A ruptured disc means that an excessive load has been applied to the disc resulting in the rupture of the layers of the annulus. The consequence is a leakage of the central "jelly" out beyond the boundaries of the annulus. As a consequence, the two vertebrae are no longer bound together and a combination of instability and nerve irritation leads to severe pain.
With severe bulging or rupture there is inflammation of affected nerve roots which cause pain down the leg. This is called "sciatica." The compression of the nerve may lead to weakness in the leg or foot.
The initial treatment for a bulging or herniated disc is usually conservative. This begins with rest, maintainence of a comfortable posture, and restricted activity for a few days to several weeks. This allows the nerve inflammation to subside.

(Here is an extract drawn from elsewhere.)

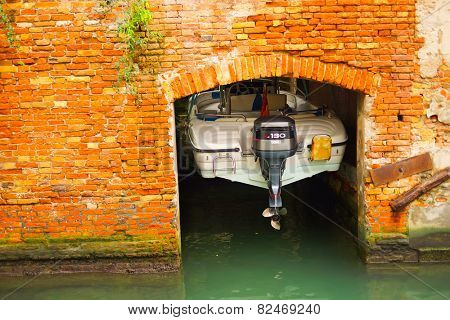 VENICE - SEP 12: docked boat on September 12, 2014 in Venice, Italy. Venice is a city in northeastern Italy sited on a group of 118 small islands separated by canals and linked by bridges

A herniated disc is frequently aided by non-steroidal anti-inflammatory medications such as Motrin, Naprosyn, Lodine, Celebrex, or Advil. An epidural steroid injection may be performed utilizing ultrasound or fluoroscopic guidance.
Physical therapy may be beneficial. These modalities may include traction, ultrasound, electrical muscle stimulation, etc., to relax the muscles which are in spasm and reduces inflammation from the compressed nerve. Pain medication and muscle relaxing medications may also be beneficial.
If these conservative treatments are not successful and the disc is herniated and the pain is still severe or a neurologic deficit progresses, then surgery is necessary. Surgery may be performed via a percutaneous discectomy if the disc herniation is small.
If the herniation is large, or there is a "free floating fragment", then a microlaminotomy with disc excision is necessary. A micro-laminotomy requires one to two days of hospitalization after the surgery. The sciatic pain should go away immediately after surgery.
A person who has sustained one disc herniation is at increased risk for experiencing another. There is an approximate 5% rate of recurrent disc herniation at the same level, and a lesser incidence of new disc herniation at another level. Factors involved may be weight,level of physical conditioning, work or behavioral habits.
The majority of disc herniations (90%) do not require surgery, and will resolve with conservative, nonoperative treatment, without significant long-term consequences. Unfortunately, approximately 5% of patients with herniated, degenerated discs will go on to experience severe and incapacitating low back pain which affects their activities of daily living. When this occurs, the prognosis is poor, regardless of age.
After a successful laminotomy and discectomy, 80-85% of patients do well and are able to return to their normal job in about six weeks. There may be residual patches of numbness in the involved leg which, fortunately, are not disabling. Exacerbations of less severe pain may develop on an infrequent basis.